▶ **EXERCISE INSTRUCTIONS**
Transcribe the records that follow, keeping every word as it stands.

------------------------------------------------------------------------

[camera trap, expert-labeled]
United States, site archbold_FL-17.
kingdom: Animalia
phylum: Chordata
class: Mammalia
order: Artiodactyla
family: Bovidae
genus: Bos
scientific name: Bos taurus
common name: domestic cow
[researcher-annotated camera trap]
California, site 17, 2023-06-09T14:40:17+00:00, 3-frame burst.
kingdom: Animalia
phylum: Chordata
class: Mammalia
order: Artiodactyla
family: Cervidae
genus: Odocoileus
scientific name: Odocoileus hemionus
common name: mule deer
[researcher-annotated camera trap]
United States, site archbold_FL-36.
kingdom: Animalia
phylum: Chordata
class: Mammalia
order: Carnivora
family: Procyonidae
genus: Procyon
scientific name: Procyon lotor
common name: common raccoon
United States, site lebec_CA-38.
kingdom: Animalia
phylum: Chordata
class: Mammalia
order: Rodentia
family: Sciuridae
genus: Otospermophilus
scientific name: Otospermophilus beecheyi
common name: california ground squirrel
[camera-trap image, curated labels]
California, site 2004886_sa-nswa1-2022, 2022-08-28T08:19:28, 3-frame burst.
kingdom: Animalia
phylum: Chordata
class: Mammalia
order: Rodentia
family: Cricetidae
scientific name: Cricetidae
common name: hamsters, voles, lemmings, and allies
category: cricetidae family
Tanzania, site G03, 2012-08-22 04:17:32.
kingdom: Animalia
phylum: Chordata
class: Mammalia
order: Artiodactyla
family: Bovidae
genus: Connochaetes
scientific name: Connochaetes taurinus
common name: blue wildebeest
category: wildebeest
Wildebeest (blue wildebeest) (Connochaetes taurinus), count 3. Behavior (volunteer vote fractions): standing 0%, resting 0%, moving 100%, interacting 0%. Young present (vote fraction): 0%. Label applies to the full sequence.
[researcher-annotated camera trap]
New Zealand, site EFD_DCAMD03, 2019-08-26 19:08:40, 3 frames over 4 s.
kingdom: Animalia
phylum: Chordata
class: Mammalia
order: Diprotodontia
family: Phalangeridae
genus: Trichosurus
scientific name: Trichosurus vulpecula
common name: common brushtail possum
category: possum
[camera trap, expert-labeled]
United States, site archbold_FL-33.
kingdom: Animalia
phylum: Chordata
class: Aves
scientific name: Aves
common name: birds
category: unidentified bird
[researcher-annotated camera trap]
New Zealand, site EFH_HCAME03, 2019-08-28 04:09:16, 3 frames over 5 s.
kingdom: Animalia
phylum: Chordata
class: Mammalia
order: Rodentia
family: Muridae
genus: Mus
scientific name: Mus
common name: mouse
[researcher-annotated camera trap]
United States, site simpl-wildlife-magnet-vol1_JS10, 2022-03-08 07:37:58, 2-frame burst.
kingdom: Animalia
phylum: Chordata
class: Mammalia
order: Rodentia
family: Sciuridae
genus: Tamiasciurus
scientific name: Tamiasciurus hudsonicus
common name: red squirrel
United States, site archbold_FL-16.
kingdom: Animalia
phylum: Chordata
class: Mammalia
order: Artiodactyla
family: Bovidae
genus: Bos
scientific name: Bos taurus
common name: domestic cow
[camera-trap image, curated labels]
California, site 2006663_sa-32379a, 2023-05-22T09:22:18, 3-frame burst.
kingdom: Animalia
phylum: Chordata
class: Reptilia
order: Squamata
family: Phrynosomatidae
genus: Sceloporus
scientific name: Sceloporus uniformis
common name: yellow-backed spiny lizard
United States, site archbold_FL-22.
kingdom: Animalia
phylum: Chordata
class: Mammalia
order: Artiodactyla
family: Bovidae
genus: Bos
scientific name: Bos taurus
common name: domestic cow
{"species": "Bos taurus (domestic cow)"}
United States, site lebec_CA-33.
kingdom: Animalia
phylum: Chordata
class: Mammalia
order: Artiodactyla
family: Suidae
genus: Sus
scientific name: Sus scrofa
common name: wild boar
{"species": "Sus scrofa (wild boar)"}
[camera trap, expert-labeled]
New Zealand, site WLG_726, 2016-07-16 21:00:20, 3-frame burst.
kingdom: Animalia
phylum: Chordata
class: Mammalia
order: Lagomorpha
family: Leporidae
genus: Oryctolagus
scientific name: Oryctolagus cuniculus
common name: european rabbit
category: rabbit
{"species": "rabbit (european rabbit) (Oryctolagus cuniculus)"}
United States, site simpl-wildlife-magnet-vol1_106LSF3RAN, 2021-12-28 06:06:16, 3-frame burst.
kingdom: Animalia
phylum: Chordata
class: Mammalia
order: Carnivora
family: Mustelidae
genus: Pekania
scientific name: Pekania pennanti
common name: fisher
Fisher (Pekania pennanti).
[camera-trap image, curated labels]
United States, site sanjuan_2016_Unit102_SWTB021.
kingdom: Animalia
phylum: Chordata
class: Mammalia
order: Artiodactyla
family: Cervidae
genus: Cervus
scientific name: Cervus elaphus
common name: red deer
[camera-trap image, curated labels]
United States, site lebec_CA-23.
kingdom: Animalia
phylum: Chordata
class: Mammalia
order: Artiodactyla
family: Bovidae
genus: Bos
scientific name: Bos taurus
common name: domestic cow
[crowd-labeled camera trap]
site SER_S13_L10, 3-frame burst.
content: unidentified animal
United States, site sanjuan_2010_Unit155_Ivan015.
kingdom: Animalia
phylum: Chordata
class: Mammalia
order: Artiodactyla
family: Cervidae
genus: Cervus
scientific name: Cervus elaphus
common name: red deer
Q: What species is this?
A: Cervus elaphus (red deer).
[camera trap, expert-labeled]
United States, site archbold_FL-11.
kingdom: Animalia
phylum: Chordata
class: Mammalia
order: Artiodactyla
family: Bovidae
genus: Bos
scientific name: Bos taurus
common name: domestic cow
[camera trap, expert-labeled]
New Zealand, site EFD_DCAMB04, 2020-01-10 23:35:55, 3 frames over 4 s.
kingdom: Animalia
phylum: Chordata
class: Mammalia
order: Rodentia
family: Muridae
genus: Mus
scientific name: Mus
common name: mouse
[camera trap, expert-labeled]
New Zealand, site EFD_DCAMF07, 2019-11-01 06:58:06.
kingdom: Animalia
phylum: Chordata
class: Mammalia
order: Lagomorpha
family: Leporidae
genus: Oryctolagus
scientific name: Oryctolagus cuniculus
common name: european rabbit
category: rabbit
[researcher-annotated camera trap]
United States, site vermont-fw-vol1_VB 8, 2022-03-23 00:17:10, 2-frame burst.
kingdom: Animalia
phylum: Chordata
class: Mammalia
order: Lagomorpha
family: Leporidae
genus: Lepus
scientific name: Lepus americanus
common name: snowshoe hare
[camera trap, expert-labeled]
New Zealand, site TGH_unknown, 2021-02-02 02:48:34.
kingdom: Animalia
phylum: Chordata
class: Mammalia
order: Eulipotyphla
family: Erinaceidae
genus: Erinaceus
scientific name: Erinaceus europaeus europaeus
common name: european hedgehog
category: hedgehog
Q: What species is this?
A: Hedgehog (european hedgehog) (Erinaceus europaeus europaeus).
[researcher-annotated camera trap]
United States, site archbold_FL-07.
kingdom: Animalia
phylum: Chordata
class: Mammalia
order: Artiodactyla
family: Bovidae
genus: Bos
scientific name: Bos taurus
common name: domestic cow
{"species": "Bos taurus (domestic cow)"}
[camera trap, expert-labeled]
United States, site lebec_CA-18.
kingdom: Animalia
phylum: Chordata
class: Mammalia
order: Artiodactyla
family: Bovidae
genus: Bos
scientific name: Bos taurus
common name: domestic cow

------------------------------------------------------------------------

▶ **FINISHED TASK**
[camera trap, expert-labeled]
United States, site archbold_FL-17.
kingdom: Animalia
phylum: Chordata
class: Mammalia
order: Artiodactyla
family: Bovidae
genus: Bos
scientific name: Bos taurus
common name: domestic cow
[researcher-annotated camera trap]
California, site 17, 2023-06-09T14:40:17+00:00, 3-frame burst.
kingdom: Animalia
phylum: Chordata
class: Mammalia
order: Artiodactyla
family: Cervidae
genus: Odocoileus
scientific name: Odocoileus hemionus
common name: mule deer
[researcher-annotated camera trap]
United States, site archbold_FL-36.
kingdom: Animalia
phylum: Chordata
class: Mammalia
order: Carnivora
family: Procyonidae
genus: Procyon
scientific name: Procyon lotor
common name: common raccoon
United States, site lebec_CA-38.
kingdom: Animalia
phylum: Chordata
class: Mammalia
order: Rodentia
family: Sciuridae
genus: Otospermophilus
scientific name: Otospermophilus beecheyi
common name: california ground squirrel
[camera-trap image, curated labels]
California, site 2004886_sa-nswa1-2022, 2022-08-28T08:19:28, 3-frame burst.
kingdom: Animalia
phylum: Chordata
class: Mammalia
order: Rodentia
family: Cricetidae
scientific name: Cricetidae
common name: hamsters, voles, lemmings, and allies
category: cricetidae family
Tanzania, site G03, 2012-08-22 04:17:32.
kingdom: Animalia
phylum: Chordata
class: Mammalia
order: Artiodactyla
family: Bovidae
genus: Connochaetes
scientific name: Connochaetes taurinus
common name: blue wildebeest
category: wildebeest
Wildebeest (blue wildebeest) (Connochaetes taurinus), count 3. Behavior (volunteer vote fractions): standing 0%, resting 0%, moving 100%, interacting 0%. Young present (vote fraction): 0%. Label applies to the full sequence.
[researcher-annotated camera trap]
New Zealand, site EFD_DCAMD03, 2019-08-26 19:08:40, 3 frames over 4 s.
kingdom: Animalia
phylum: Chordata
class: Mammalia
order: Diprotodontia
family: Phalangeridae
genus: Trichosurus
scientific name: Trichosurus vulpecula
common name: common brushtail possum
category: possum
[camera trap, expert-labeled]
United States, site archbold_FL-33.
kingdom: Animalia
phylum: Chordata
class: Aves
scientific name: Aves
common name: birds
category: unidentified bird
[researcher-annotated camera trap]
New Zealand, site EFH_HCAME03, 2019-08-28 04:09:16, 3 frames over 5 s.
kingdom: Animalia
phylum: Chordata
class: Mammalia
order: Rodentia
family: Muridae
genus: Mus
scientific name: Mus
common name: mouse
[researcher-annotated camera trap]
United States, site simpl-wildlife-magnet-vol1_JS10, 2022-03-08 07:37:58, 2-frame burst.
kingdom: Animalia
phylum: Chordata
class: Mammalia
order: Rodentia
family: Sciuridae
genus: Tamiasciurus
scientific name: Tamiasciurus hudsonicus
common name: red squirrel
United States, site archbold_FL-16.
kingdom: Animalia
phylum: Chordata
class: Mammalia
order: Artiodactyla
family: Bovidae
genus: Bos
scientific name: Bos taurus
common name: domestic cow
[camera-trap image, curated labels]
California, site 2006663_sa-32379a, 2023-05-22T09:22:18, 3-frame burst.
kingdom: Animalia
phylum: Chordata
class: Reptilia
order: Squamata
family: Phrynosomatidae
genus: Sceloporus
scientific name: Sceloporus uniformis
common name: yellow-backed spiny lizard
United States, site archbold_FL-22.
kingdom: Animalia
phylum: Chordata
class: Mammalia
order: Artiodactyla
family: Bovidae
genus: Bos
scientific name: Bos taurus
common name: domestic cow
{"species": "Bos taurus (domestic cow)"}
United States, site lebec_CA-33.
kingdom: Animalia
phylum: Chordata
class: Mammalia
order: Artiodactyla
family: Suidae
genus: Sus
scientific name: Sus scrofa
common name: wild boar
{"species": "Sus scrofa (wild boar)"}
[camera trap, expert-labeled]
New Zealand, site WLG_726, 2016-07-16 21:00:20, 3-frame burst.
kingdom: Animalia
phylum: Chordata
class: Mammalia
order: Lagomorpha
family: Leporidae
genus: Oryctolagus
scientific name: Oryctolagus cuniculus
common name: european rabbit
category: rabbit
{"species": "rabbit (european rabbit) (Oryctolagus cuniculus)"}
United States, site simpl-wildlife-magnet-vol1_106LSF3RAN, 2021-12-28 06:06:16, 3-frame burst.
kingdom: Animalia
phylum: Chordata
class: Mammalia
order: Carnivora
family: Mustelidae
genus: Pekania
scientific name: Pekania pennanti
common name: fisher
Fisher (Pekania pennanti).
[camera-trap image, curated labels]
United States, site sanjuan_2016_Unit102_SWTB021.
kingdom: Animalia
phylum: Chordata
class: Mammalia
order: Artiodactyla
family: Cervidae
genus: Cervus
scientific name: Cervus elaphus
common name: red deer
[camera-trap image, curated labels]
United States, site lebec_CA-23.
kingdom: Animalia
phylum: Chordata
class: Mammalia
order: Artiodactyla
family: Bovidae
genus: Bos
scientific name: Bos taurus
common name: domestic cow
[crowd-labeled camera trap]
site SER_S13_L10, 3-frame burst.
content: unidentified animal
United States, site sanjuan_2010_Unit155_Ivan015.
kingdom: Animalia
phylum: Chordata
class: Mammalia
order: Artiodactyla
family: Cervidae
genus: Cervus
scientific name: Cervus elaphus
common name: red deer
Q: What species is this?
A: Cervus elaphus (red deer).
[camera trap, expert-labeled]
United States, site archbold_FL-11.
kingdom: Animalia
phylum: Chordata
class: Mammalia
order: Artiodactyla
family: Bovidae
genus: Bos
scientific name: Bos taurus
common name: domestic cow
[camera trap, expert-labeled]
New Zealand, site EFD_DCAMB04, 2020-01-10 23:35:55, 3 frames over 4 s.
kingdom: Animalia
phylum: Chordata
class: Mammalia
order: Rodentia
family: Muridae
genus: Mus
scientific name: Mus
common name: mouse
[camera trap, expert-labeled]
New Zealand, site EFD_DCAMF07, 2019-11-01 06:58:06.
kingdom: Animalia
phylum: Chordata
class: Mammalia
order: Lagomorpha
family: Leporidae
genus: Oryctolagus
scientific name: Oryctolagus cuniculus
common name: european rabbit
category: rabbit
[researcher-annotated camera trap]
United States, site vermont-fw-vol1_VB 8, 2022-03-23 00:17:10, 2-frame burst.
kingdom: Animalia
phylum: Chordata
class: Mammalia
order: Lagomorpha
family: Leporidae
genus: Lepus
scientific name: Lepus americanus
common name: snowshoe hare
[camera trap, expert-labeled]
New Zealand, site TGH_unknown, 2021-02-02 02:48:34.
kingdom: Animalia
phylum: Chordata
class: Mammalia
order: Eulipotyphla
family: Erinaceidae
genus: Erinaceus
scientific name: Erinaceus europaeus europaeus
common name: european hedgehog
category: hedgehog
Q: What species is this?
A: Hedgehog (european hedgehog) (Erinaceus europaeus europaeus).
[researcher-annotated camera trap]
United States, site archbold_FL-07.
kingdom: Animalia
phylum: Chordata
class: Mammalia
order: Artiodactyla
family: Bovidae
genus: Bos
scientific name: Bos taurus
common name: domestic cow
{"species": "Bos taurus (domestic cow)"}
[camera trap, expert-labeled]
United States, site lebec_CA-18.
kingdom: Animalia
phylum: Chordata
class: Mammalia
order: Artiodactyla
family: Bovidae
genus: Bos
scientific name: Bos taurus
common name: domestic cow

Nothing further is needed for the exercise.